Stated exercise:
For each statement, say yes or no to whether the AgeS_Computation documentation supports it, and quote the documentation's deciding words. 1. The default value of Iter is 10000. 2. Single-grain and multi-grain OSL measurements must be analyzed separately. 3. Passing an object of class BayLum.list as input creates a new JAGS model.

Document extract:
Bayesian analysis for OSL age estimation of various samples

This function computes the age (in ka) of at least two samples according to the model developed in Combès and Philippe (2017), based on outputs of Generate_DataFile or Generate_DataFile_MG or both of them using combine_DataFiles.
Samples, for which data is available in several BIN files, can be analysed.
Single-grain or Multi-grain OSL measurements can be analysed simultaneously.

Usage

AgeS_Computation(
  DATA,
  SampleNames = DATA$SampleNames,
  Nb_sample = DATA$Nb_sample,
  PriorAge = rep(c(0.01, 100), Nb_sample),
  BinPerSample = rep(1, Nb_sample),
  SavePdf = FALSE,
  OutputFileName = c("MCMCplot", "summary"),
  OutputFilePath = c(""),
  SaveEstimates = FALSE,
  OutputTableName = c("DATA"),
  OutputTablePath = c(""),
  THETA = c(),
  sepTHETA = c(","),
  StratiConstraints = c(),
  sepSC = c(","),
  LIN_fit = TRUE,
  Origin_fit = FALSE,
  distribution = c("cauchy"),
  model = NULL,
  Iter = 10000,
  burnin = 4000,
  adapt = 1000,
  t = 5,
  n.chains = 3,
  jags_method = "rjags",
  autorun = FALSE,
  quiet = FALSE,
  roundingOfValue = 3,
  ...
)

Arguments

DATA

(required) Two inputs are possible: (1): DATA list of objects: LT, sLT, ITimes, dLab, ddot_env, regDose, J, K, Nb_measurement, provided by the function Generate_DataFile, Generate_DataFile_MG or combine_DataFiles. DATA contains informations for more than one sample. If there is stratigraphic relations between samples, informations in DATA must be ordered by order of increasing ages. See the details section to for more informations. (2): An object of class BayLum.list which is provided by the output of AgeS_Computation. When input of class BayLum.list is identified, no new JAGS model is created. Instead, the JAGS model specified by the AgeS_Computation output is extended. Useful for when convergence was not originally achieved and a complete restart is not desirable.

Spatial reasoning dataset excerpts
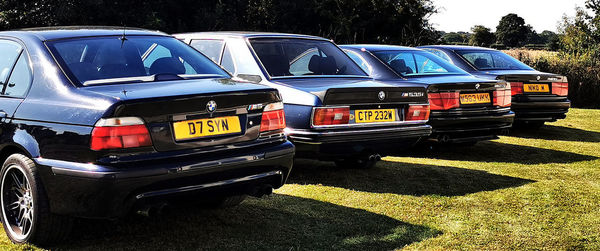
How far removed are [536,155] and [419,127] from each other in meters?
2.96

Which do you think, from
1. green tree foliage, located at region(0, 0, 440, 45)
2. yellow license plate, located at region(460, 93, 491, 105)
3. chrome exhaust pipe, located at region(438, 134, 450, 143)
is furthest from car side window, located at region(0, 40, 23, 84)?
green tree foliage, located at region(0, 0, 440, 45)

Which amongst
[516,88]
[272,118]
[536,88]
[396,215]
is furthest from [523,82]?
[272,118]

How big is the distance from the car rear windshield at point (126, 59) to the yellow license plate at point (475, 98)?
400 cm

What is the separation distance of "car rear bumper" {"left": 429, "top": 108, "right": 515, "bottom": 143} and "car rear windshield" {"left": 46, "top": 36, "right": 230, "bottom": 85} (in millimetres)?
3749

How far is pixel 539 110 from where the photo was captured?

Problem solution:
1. Yes: "Iter = 10000"
2. No: "Single-grain or Multi-grain OSL measurements can be analysed simultaneously."
3. No: "When input of class BayLum.list is identified, no new JAGS model is created."